Asked why Europe is so far ahead in adopting the enhanced report, Gallagher said that it is a passion project for PCAOB Chair James Doty who did not want to rush to put something in place. Doty wanted to observe how things are going in Europe to ensure that the right structure is used in the U.S., according to Gallagher.

He noted that for PwC, this applies to thousands of reports across the organization. PwC wants to be sure to deliver quality in every one of those reports, he added, so Gallagher understands why the PCAOB was being deliberate in its efforts to get the audit report right.

Tuesday, November 08, 2016

SIFMA recommends alternative minimum transfer amount for uncleared swaps margin requirements

By Lene Powell, J.D.

SIFMA Asset Management Group (AMG) submitted a comment letter requesting relief relating to uncleared swaps margin requirements established by the CFTC and prudential regulators. The group asked that separately managed accounts be provided a “minimum transfer amount” (MTA) of $50,000 or $100,000 at the account level. The group said this would help avoid costly and unnecessary transfers of small amounts of collateral. The letter was sent to the CFTC and the Office of the Comptroller of the Currency, Board of Governors of the Federal Reserve System, Federal Deposit Insurance Corporation, Farm Credit Administration, and the Federal Housing Finance Agency.

Minimum transfer amount (MTA). Under uncleared swaps margin rules, a covered swap entity does not need to collect or post margin until the amount of required margin exceeds an MTA of $500,000. According to SIFMA, U.S. regulators are interpreting the MTA as applying at the entity level rather than the account level. This results in practical challenges because assets for each separately managed account managed by a particular asset manager are held, transferred and returned separately at the account level. Each account must calculate and post or collect collateral separately, per its applicable eligible master agreement. Thus, asset managers cannot collectively calculate MTA across the accounts, and cannot move collateral in aggregate across the accounts.

Effectively, applying MTA at the entity level requires asset managers to set MTA to zero at the account level, said SIFMA. The group estimated that this arrangement could increase daily collateral movements by up to 700 percent, resulting in the need to hire more staff and pay wire transfer costs. Moreover, an increase in small collateral movements could cause operational problems including more failed transactions and disputes over small discrepancies in valuation. This will all result in increased costs for derivatives users as well as higher error rates, SIFMA said.

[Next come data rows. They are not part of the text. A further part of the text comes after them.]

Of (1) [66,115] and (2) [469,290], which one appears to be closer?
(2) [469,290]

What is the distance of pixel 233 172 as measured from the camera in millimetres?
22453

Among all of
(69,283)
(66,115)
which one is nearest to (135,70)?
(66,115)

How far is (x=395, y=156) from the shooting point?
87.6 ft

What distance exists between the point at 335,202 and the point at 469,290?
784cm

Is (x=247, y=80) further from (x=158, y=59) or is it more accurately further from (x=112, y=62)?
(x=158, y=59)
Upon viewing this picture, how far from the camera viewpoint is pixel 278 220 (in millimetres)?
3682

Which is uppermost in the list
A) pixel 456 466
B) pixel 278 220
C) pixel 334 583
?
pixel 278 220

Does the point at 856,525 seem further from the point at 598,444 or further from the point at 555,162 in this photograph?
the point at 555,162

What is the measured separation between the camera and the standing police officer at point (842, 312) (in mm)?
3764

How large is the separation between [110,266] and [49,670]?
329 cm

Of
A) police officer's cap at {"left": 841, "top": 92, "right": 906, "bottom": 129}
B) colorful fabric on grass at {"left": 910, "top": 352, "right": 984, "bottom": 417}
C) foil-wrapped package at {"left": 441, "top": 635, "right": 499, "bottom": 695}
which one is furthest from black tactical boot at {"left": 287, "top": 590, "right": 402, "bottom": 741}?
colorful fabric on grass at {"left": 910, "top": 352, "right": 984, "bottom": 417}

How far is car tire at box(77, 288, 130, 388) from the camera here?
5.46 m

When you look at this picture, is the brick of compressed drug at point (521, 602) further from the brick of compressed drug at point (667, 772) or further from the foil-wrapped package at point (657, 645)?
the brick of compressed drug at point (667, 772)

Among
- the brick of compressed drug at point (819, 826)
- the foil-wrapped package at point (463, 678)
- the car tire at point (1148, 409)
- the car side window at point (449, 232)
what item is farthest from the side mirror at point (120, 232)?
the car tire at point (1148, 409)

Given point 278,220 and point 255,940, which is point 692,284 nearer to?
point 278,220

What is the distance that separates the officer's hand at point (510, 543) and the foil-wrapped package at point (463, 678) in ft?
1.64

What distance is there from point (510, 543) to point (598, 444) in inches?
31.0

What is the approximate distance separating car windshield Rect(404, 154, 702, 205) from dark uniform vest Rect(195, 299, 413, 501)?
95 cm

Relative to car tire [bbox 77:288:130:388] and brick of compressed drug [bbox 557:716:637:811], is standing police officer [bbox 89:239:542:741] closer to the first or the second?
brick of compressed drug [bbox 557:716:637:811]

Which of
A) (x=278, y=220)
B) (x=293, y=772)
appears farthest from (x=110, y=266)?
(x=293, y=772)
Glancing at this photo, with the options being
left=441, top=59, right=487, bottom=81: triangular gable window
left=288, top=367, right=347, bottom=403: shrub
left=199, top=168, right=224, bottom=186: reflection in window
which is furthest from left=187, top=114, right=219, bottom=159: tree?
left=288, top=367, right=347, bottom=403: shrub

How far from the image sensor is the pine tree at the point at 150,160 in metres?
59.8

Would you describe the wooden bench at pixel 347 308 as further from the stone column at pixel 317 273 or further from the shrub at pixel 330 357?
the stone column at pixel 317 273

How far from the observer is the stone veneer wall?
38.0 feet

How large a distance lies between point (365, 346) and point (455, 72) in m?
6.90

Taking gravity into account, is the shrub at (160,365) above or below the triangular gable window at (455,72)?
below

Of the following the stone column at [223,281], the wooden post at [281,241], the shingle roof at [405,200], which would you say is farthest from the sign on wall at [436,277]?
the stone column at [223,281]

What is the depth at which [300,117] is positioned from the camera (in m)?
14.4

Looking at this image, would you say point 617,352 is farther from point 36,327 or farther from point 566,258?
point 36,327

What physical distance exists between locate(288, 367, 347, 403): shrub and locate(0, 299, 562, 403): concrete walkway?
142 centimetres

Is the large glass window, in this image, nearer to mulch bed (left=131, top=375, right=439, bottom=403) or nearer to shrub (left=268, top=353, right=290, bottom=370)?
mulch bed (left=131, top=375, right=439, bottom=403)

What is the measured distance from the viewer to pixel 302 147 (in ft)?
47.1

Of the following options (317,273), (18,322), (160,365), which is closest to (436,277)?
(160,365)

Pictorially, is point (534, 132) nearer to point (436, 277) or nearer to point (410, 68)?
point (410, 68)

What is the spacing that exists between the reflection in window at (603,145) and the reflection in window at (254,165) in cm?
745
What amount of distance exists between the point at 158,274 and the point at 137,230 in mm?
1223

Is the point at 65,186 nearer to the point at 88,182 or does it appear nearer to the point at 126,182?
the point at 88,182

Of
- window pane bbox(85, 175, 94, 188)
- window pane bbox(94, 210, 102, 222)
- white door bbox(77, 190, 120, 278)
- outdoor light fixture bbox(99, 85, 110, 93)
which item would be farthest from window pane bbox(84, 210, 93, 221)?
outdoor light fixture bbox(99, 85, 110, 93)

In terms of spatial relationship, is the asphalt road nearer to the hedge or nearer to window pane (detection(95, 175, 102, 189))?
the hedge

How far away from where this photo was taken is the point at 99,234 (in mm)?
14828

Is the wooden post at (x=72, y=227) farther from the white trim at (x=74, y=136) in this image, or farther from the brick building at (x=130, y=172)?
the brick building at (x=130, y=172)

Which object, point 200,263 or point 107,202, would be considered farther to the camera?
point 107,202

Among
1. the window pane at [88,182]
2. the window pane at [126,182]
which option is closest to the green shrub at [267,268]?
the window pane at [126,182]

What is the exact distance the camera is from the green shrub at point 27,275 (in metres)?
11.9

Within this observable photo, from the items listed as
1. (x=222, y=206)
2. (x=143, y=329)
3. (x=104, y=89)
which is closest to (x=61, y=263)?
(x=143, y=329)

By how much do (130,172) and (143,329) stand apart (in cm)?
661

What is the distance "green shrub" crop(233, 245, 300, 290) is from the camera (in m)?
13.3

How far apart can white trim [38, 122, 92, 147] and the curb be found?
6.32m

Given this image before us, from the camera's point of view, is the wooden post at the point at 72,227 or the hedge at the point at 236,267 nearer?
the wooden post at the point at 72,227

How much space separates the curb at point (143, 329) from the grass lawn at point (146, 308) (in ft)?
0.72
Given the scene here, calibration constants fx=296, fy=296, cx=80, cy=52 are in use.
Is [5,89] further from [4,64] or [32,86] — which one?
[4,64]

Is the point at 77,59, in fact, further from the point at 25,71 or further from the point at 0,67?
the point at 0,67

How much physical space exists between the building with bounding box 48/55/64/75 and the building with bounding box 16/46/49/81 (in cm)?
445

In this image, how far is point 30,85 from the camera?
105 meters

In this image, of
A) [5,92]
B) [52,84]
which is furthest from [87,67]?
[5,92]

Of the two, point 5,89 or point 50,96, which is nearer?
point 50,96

Relief requested. SIFMA proposed that each eligible master netting agreement be given an independent MTA of $100,000 or, alternatively, $50,000 without an entity-level limit. The client would only be able to use this relief as an alternative to, not in addition to, the standard MTA of $500,000. The group also proposed operative language for the relief and a definition of “separately managed account.”

SIFMA acknowledged regulatory concerns about evasion, but does not believe that applying the MTA at the account level would cause evasion risks. Asset managers don’t know the positions of other asset managers trading for the same client, and do not act in coordination. In addition, once the calculation exceeds the MTA by even a small amount, the entire margin amount must be posted. To somehow reduce or evade margin requirements using an account-level MTA, asset managers would have to split netting sets into unworkably small sets of transactions and accept counterparty risk by having a counterparty not post margin. These would be unacceptable activities for registered intermediaries or advisers, SIFMA said.